- _Task_
Reprint the lines below as they are, minus the pictures.

- _Information shown_
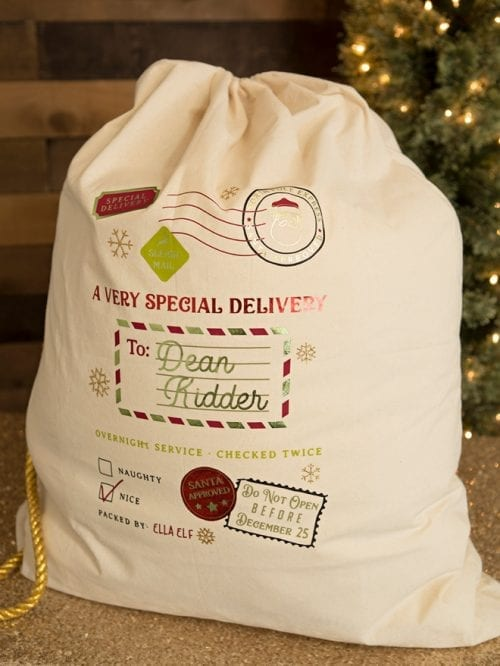 25 Cricut Personalized Gifts featured by top US craft blog, The Crafty Blog Stalker: personalized santa bag.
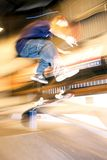 Skateboarding 001. A skateboarder does a kick flip on a ramp Royalty Free Stock Images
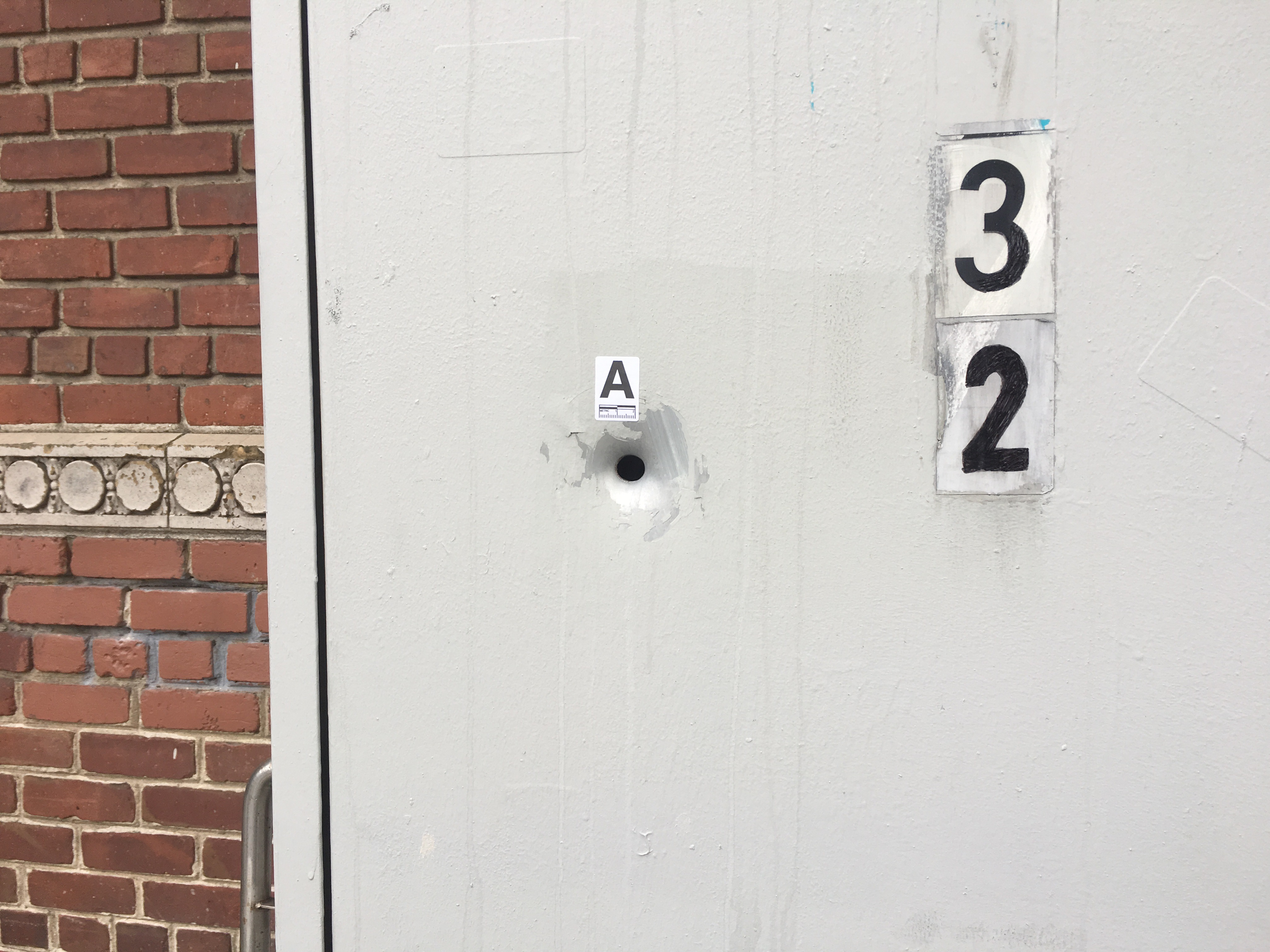A bullet hole in a utility box at the scene of a shooting at 25th and Vermont streets on Wednesday, November 30, 2016. Photo by Joe Rivano Barros.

- _Your response_
 25 Cricut Personalized Gifts featured by top US craft blog, The Crafty Blog Stalker: personalized santa bag.
 Skateboarding 001. A skateboarder does a kick flip on a ramp Royalty Free Stock Images
A bullet hole in a utility box at the scene of a shooting at 25th and Vermont streets on Wednesday, November 30, 2016. Photo by Joe Rivano Barros.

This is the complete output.